MATERIALS AND METHODS
All consecutive patients (n = 1,121) attending the STI clinic at the Örebro University Hospital, Örebro, Sweden from May 2012 to January 2013 were enrolled in the study after giving their written consent. The patients attended the STI clinic due to complaints indicating an STI, sexual contact tracing, or being concerned about infection having had unprotected sex. Specimens were collected from all patients in the APTIMA sampling medium (Hologic) and were subsequently tested with the APTIMA T. vaginalis assay (Hologic) on the PANTHER platform (Hologic), in accordance with the instructions from the manufacturer. All women also underwent gynaecological examination, when vaginal specimens were collected for wet-mount microscopy. The study protocol was approved by the ethics committee of Uppsala University, Sweden (Dnr 2012/249).
RESULTS
During the study period, urine specimens from 501 males and 460 females, and vaginal swabs from additional 160 females were collected. The mean age of the females and males was 28 years (median age 26 years; range 15–62 years) and 32 years (median age 30 years; range 18–77 years), respectively. The age distribution of the patients is shown in Fig. 1.
Fig. 1. Age distribution of females and males attending a Swedish sexually transmitted infections (STI) clinic and tested for Trichomonas vaginalis in the present study.

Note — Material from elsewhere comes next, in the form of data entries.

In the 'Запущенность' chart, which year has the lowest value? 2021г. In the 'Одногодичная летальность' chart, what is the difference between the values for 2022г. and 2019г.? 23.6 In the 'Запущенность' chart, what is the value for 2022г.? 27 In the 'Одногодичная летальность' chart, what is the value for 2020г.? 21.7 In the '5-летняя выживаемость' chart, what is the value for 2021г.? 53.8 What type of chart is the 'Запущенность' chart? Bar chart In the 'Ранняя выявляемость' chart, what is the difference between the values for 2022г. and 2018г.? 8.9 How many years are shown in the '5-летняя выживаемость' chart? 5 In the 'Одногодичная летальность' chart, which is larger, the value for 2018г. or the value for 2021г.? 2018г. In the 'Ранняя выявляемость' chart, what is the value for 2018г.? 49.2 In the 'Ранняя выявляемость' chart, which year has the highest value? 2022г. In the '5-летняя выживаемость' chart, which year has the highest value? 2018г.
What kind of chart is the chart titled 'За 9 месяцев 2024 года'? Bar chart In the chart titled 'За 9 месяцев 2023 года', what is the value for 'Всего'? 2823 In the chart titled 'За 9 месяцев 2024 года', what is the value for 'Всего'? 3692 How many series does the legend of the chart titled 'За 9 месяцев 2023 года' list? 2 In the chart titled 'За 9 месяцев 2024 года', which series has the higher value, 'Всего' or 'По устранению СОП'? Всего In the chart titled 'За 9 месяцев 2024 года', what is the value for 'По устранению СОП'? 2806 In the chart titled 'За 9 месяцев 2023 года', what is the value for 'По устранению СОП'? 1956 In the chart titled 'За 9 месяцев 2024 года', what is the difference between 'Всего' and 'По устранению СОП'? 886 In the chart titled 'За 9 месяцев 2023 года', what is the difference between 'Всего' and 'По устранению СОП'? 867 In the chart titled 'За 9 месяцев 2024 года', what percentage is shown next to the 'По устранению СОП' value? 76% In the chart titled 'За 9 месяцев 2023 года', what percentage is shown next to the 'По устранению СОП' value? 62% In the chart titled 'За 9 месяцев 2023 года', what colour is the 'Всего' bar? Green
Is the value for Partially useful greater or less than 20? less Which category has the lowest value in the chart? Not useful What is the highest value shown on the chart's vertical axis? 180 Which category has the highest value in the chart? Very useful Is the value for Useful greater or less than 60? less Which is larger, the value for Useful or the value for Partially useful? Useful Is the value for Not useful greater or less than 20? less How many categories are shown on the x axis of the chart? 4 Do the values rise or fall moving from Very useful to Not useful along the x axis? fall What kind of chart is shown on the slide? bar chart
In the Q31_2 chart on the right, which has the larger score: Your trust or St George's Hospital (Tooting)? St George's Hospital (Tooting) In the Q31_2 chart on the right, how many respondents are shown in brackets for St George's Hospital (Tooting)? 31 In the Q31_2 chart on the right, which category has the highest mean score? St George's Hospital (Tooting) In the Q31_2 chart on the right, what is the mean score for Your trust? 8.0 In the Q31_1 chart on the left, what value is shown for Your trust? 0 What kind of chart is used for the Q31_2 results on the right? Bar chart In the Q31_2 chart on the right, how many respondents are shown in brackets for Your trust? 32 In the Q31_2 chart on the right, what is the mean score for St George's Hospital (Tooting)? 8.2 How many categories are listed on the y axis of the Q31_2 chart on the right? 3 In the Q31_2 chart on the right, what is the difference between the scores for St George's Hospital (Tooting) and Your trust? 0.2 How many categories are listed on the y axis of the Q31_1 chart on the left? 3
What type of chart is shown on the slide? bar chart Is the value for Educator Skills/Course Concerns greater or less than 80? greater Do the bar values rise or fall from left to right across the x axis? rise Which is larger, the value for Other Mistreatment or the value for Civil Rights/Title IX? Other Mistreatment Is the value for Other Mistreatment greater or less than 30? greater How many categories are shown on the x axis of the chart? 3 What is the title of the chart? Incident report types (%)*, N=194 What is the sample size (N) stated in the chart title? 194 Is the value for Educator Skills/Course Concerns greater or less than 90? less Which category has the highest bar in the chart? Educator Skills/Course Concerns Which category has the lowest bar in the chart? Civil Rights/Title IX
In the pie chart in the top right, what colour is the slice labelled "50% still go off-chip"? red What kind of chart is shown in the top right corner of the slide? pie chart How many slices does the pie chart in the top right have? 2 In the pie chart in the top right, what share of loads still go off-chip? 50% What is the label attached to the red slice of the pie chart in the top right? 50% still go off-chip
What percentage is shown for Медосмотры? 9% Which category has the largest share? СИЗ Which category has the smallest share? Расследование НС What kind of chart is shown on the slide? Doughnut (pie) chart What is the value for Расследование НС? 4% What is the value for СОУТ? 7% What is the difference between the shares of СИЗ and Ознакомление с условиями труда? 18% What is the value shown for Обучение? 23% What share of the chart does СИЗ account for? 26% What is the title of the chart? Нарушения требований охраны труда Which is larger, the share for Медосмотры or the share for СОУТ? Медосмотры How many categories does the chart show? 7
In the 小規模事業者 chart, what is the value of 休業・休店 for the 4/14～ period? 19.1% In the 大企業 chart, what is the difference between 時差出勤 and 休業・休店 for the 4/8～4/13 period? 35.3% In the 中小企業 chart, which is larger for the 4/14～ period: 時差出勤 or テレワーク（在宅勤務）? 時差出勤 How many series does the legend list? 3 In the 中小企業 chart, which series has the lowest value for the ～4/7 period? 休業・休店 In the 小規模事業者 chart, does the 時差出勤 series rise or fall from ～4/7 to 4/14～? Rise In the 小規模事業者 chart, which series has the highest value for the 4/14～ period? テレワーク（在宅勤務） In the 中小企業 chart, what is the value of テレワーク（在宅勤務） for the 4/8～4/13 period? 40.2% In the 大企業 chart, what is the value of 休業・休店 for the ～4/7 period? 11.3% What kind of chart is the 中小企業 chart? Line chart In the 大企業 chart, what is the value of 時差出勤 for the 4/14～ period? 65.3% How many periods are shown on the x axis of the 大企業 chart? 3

Only one specimen positive in the APTIMA T. vaginalis assay was identified, and the prevalence of T. vaginalis infection was, accordingly, 0.09% (0.16% among the females and 0% among the males) in this young STI population in Sweden. The positive patient was a 38-year-old Swedish Caucasian female with only 2 sexual contacts in the previous 6 months (both in Sweden). She had symptomatic trichomoniasis and was also positive in the wet-mount microscopy. No additional positive female was found by wet-mount microscopy. For comparison, the prevalence of bacterial vaginosis and Chlamydia trachomatis infection of the investigated females was 10% and 6.6%, respectively.
DISCUSSION
The present study is the first assessment of the prevalence of T. vaginalis infection in the patients attending a regional STI clinic in Sweden using a highly sensitive and specific NAAT, i.e. the FDA-approved APTIMA T. vaginalis assay (Hologic; 2, 5, 8–11). Although T. vaginalis infections are common in many settings internationally (1, 2, 6, 10–14), they appear to be rare among young patients attending an STI clinic in Sweden. T. vaginalis infections have previously been highly associated with higher age of females (peaking at between 40 and 50 years of age) as well as with ethnicity, i.e. black race (2, 6, 10–14). In particular, this difference in age distribution is relevant to informing STI control programmes and appropriate targeting of screening efforts. In the present study, only 9% of the females were more than 40 years of age and ethnicity was not adequately recorded. Notably, the only T. vaginalis positive specimen in the present study was from one of the few slightly older females (38 years of age). Thus, the limitations of this study were the low number of women ≥ 40 years and the lack of appropriate recording of ethnicity. Additional studies are crucial to address those issues and provide evidence-based data regarding the prevalence of T. vaginalis infections in the population of Sweden as well as in many other countries.
ACKNOWLEDGEMENTS
The study was supported by grants from the Örebro County Council Research Committee and the Foundation for Medical Research at Örebro University Hospital, Sweden. APTIMA T. vaginalis tests were provided by Hologic, San Diego, CA, USA.
The authors declare no conflicts of interest.